Crystal King’s new novel, is a renaissance romp, set in the world of the Vatican’s ‘secret chefs’.
The revelation that renaissance popes had ‘secret chefs’ is enough to conjure up the kind of fare that we have been fed through a diet of books and shows about the Borgias, and have gobbled up with glee. What kind of meals would he provide at a time when pontiffs poisoned their opponents and conducted no end of affairs behind closed doors? A novel about one of these closet cooks would have to be a best-seller, right?
However, the reality of the ‘secret chef’ is much more mundane. Secrets are by very definition private and the word segreto in Italian can mean either. A proper translation of cuoco segreto would be something like ‘privy chef’: the man employed at the Vatican to provide meals for the pope, his household, and prepare stunning banquets when needed to project papal power and authority as God’s chosen representative on earth.
Not only is Bartolomeo Scappi the most famous of these ‘secret chefs’ but he’s also, in the word of John Dickie in Delizia!, ‘undoubtedly the greatest cook of the Italian renaissance’. This accolade is mostly due to the Opera di Bartolomeo Scappi, a massive cookbook he published in 1570. The most fascinating part of the work is his description of the culinary arrangements for the 1549 conclave, which lasted over two months, and elected Pope Julius III. It’s a remarkable insight to the planning and administration of such an event, and how restricting food was used in the end to force cardinals towards a decision when the Holy Spirit was not forthcoming.
Crystal King takes the life of Bartolomeo Scappi as her starting point for her new novel The Chef’s Secret (published 12 February 2019 by Simon and Schuster). Twisting the plot as she does the title, she creates for him a secret life which, we discover through a set of secret diaries, mostly written in a secret code. It’s The Scappi Code, if you will.
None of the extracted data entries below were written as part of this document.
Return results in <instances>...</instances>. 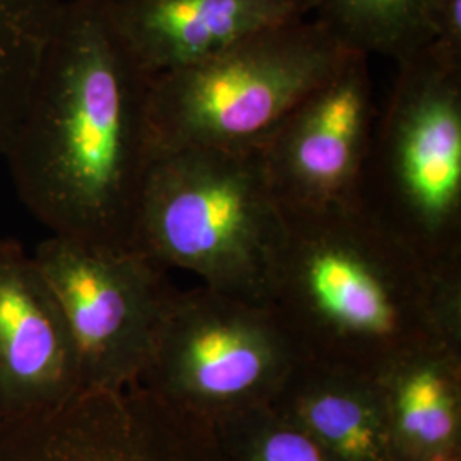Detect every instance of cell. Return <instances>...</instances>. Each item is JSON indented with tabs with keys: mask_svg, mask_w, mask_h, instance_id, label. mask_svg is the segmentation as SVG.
Wrapping results in <instances>:
<instances>
[{
	"mask_svg": "<svg viewBox=\"0 0 461 461\" xmlns=\"http://www.w3.org/2000/svg\"><path fill=\"white\" fill-rule=\"evenodd\" d=\"M149 86L101 0H66L4 156L17 195L51 234L133 249L156 159Z\"/></svg>",
	"mask_w": 461,
	"mask_h": 461,
	"instance_id": "obj_1",
	"label": "cell"
},
{
	"mask_svg": "<svg viewBox=\"0 0 461 461\" xmlns=\"http://www.w3.org/2000/svg\"><path fill=\"white\" fill-rule=\"evenodd\" d=\"M284 221L268 306L303 363L379 379L420 350L461 348V265L430 260L361 203Z\"/></svg>",
	"mask_w": 461,
	"mask_h": 461,
	"instance_id": "obj_2",
	"label": "cell"
},
{
	"mask_svg": "<svg viewBox=\"0 0 461 461\" xmlns=\"http://www.w3.org/2000/svg\"><path fill=\"white\" fill-rule=\"evenodd\" d=\"M284 232L258 148L180 149L149 169L133 249L209 289L268 304Z\"/></svg>",
	"mask_w": 461,
	"mask_h": 461,
	"instance_id": "obj_3",
	"label": "cell"
},
{
	"mask_svg": "<svg viewBox=\"0 0 461 461\" xmlns=\"http://www.w3.org/2000/svg\"><path fill=\"white\" fill-rule=\"evenodd\" d=\"M359 203L430 260L461 265V66L430 45L398 62Z\"/></svg>",
	"mask_w": 461,
	"mask_h": 461,
	"instance_id": "obj_4",
	"label": "cell"
},
{
	"mask_svg": "<svg viewBox=\"0 0 461 461\" xmlns=\"http://www.w3.org/2000/svg\"><path fill=\"white\" fill-rule=\"evenodd\" d=\"M350 51L306 17L152 77L148 112L156 158L180 149L258 148Z\"/></svg>",
	"mask_w": 461,
	"mask_h": 461,
	"instance_id": "obj_5",
	"label": "cell"
},
{
	"mask_svg": "<svg viewBox=\"0 0 461 461\" xmlns=\"http://www.w3.org/2000/svg\"><path fill=\"white\" fill-rule=\"evenodd\" d=\"M301 361L268 304L200 284L176 291L139 384L214 428L270 405Z\"/></svg>",
	"mask_w": 461,
	"mask_h": 461,
	"instance_id": "obj_6",
	"label": "cell"
},
{
	"mask_svg": "<svg viewBox=\"0 0 461 461\" xmlns=\"http://www.w3.org/2000/svg\"><path fill=\"white\" fill-rule=\"evenodd\" d=\"M70 330L84 390L139 384L176 294L167 268L135 249L51 234L33 255Z\"/></svg>",
	"mask_w": 461,
	"mask_h": 461,
	"instance_id": "obj_7",
	"label": "cell"
},
{
	"mask_svg": "<svg viewBox=\"0 0 461 461\" xmlns=\"http://www.w3.org/2000/svg\"><path fill=\"white\" fill-rule=\"evenodd\" d=\"M378 113L369 57L350 51L258 146L284 212L359 203Z\"/></svg>",
	"mask_w": 461,
	"mask_h": 461,
	"instance_id": "obj_8",
	"label": "cell"
},
{
	"mask_svg": "<svg viewBox=\"0 0 461 461\" xmlns=\"http://www.w3.org/2000/svg\"><path fill=\"white\" fill-rule=\"evenodd\" d=\"M0 461H230L212 426L142 384L84 390L43 412L0 417Z\"/></svg>",
	"mask_w": 461,
	"mask_h": 461,
	"instance_id": "obj_9",
	"label": "cell"
},
{
	"mask_svg": "<svg viewBox=\"0 0 461 461\" xmlns=\"http://www.w3.org/2000/svg\"><path fill=\"white\" fill-rule=\"evenodd\" d=\"M81 392L57 297L16 240L0 241V417L50 411Z\"/></svg>",
	"mask_w": 461,
	"mask_h": 461,
	"instance_id": "obj_10",
	"label": "cell"
},
{
	"mask_svg": "<svg viewBox=\"0 0 461 461\" xmlns=\"http://www.w3.org/2000/svg\"><path fill=\"white\" fill-rule=\"evenodd\" d=\"M316 0H101L133 60L156 77L312 16Z\"/></svg>",
	"mask_w": 461,
	"mask_h": 461,
	"instance_id": "obj_11",
	"label": "cell"
},
{
	"mask_svg": "<svg viewBox=\"0 0 461 461\" xmlns=\"http://www.w3.org/2000/svg\"><path fill=\"white\" fill-rule=\"evenodd\" d=\"M270 405L337 461H395L379 379L301 361Z\"/></svg>",
	"mask_w": 461,
	"mask_h": 461,
	"instance_id": "obj_12",
	"label": "cell"
},
{
	"mask_svg": "<svg viewBox=\"0 0 461 461\" xmlns=\"http://www.w3.org/2000/svg\"><path fill=\"white\" fill-rule=\"evenodd\" d=\"M395 461L461 451V348H428L379 378Z\"/></svg>",
	"mask_w": 461,
	"mask_h": 461,
	"instance_id": "obj_13",
	"label": "cell"
},
{
	"mask_svg": "<svg viewBox=\"0 0 461 461\" xmlns=\"http://www.w3.org/2000/svg\"><path fill=\"white\" fill-rule=\"evenodd\" d=\"M66 0H0V158L28 108Z\"/></svg>",
	"mask_w": 461,
	"mask_h": 461,
	"instance_id": "obj_14",
	"label": "cell"
},
{
	"mask_svg": "<svg viewBox=\"0 0 461 461\" xmlns=\"http://www.w3.org/2000/svg\"><path fill=\"white\" fill-rule=\"evenodd\" d=\"M436 0H316L314 19L347 49L396 62L432 40Z\"/></svg>",
	"mask_w": 461,
	"mask_h": 461,
	"instance_id": "obj_15",
	"label": "cell"
},
{
	"mask_svg": "<svg viewBox=\"0 0 461 461\" xmlns=\"http://www.w3.org/2000/svg\"><path fill=\"white\" fill-rule=\"evenodd\" d=\"M214 430L230 461H337L310 432L272 405L230 417Z\"/></svg>",
	"mask_w": 461,
	"mask_h": 461,
	"instance_id": "obj_16",
	"label": "cell"
},
{
	"mask_svg": "<svg viewBox=\"0 0 461 461\" xmlns=\"http://www.w3.org/2000/svg\"><path fill=\"white\" fill-rule=\"evenodd\" d=\"M429 45L461 66V0H436Z\"/></svg>",
	"mask_w": 461,
	"mask_h": 461,
	"instance_id": "obj_17",
	"label": "cell"
},
{
	"mask_svg": "<svg viewBox=\"0 0 461 461\" xmlns=\"http://www.w3.org/2000/svg\"><path fill=\"white\" fill-rule=\"evenodd\" d=\"M417 461H461V451H449V453H439L434 456H428Z\"/></svg>",
	"mask_w": 461,
	"mask_h": 461,
	"instance_id": "obj_18",
	"label": "cell"
}]
</instances>
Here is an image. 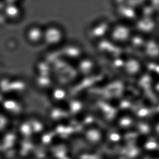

The novel begins in 1577, just after the death of Bartolomeo. His apprentice and heir, Giovanni, takes possession of the volumes of Scappi’s diaries, which Bartolomeo left with an injunction to destroy them without reading them. Predictably, and luckily for us, Giovanni ignores his master’s instructions and risks the dire consequences promised for not burning the diaries. Through them we are taken through a story of intrigue, love, honour, and violence, knowledge of which could spell death and disaster for Giovanni at any moment. The result is a fast-paced renaissance romp through the cities of Venice and Rome. One which is is very difficult to put down.
The plotting of this book is excellent. Bartolomeo’s secret weaves itself through his life like a thread as red as a cardinal’s cassock. The reader is propelled through a labyrinth where it is difficult to see the whole picture until it is presented at the end. The characters start off as pantomime heroes and villains, but each of them has their own secret which, by and by, adds depth to their personalities.
King has obviously done a lot of research for this novel and it shows. For me, it was let down a little by some errors, mostly to do with places in Venice, which led to a couple of glaring anachronisms. Maybe, these are things that only I would notice, but I did. Also, the dialogue, while mostly modern was peppered with a few phrases, which seemed lifted from Shakespeare, to give the book a renaissance air. These jar and are unnecessary. They have the opposite effect of helping the reader to suspend disbelief.
The major disappointment for me, however, was in the book’s treatment of the food. I was expecting to be immersed in the atmosphere of the renaissance Roman kitchen, full of fragrances, tastes, and noises. Instead, there are long lists of food prepared by the protagonists—lifted from the pages of the Opera di Bartolmeo Scappi—but the reader is left to imagine what they might have tasted like. The result is that food and cooking, which would have been central to the lives of the secret chefs, seems pushed to the side-lines. Rather than a novel about food, we have a novel which includes food. It seems a missed opportunity.
On the whole, however, The Chef’s Secret is highly enjoyable and a worthwhile investment of both the cover price and reading time. Aficionados of the historical novel will not be disappointed. So, prepare to be propelled through the streets of renaissance Venice and Rome in your quest to discover The Chef’s Secret.
The Chef’s Secret is published by Simon and Schuster and is available in hard cover, paperback, digital and audio editions from Amazon.
Disclosure: I was offered a free advance copy of the book from the publisher, in return for an honest review.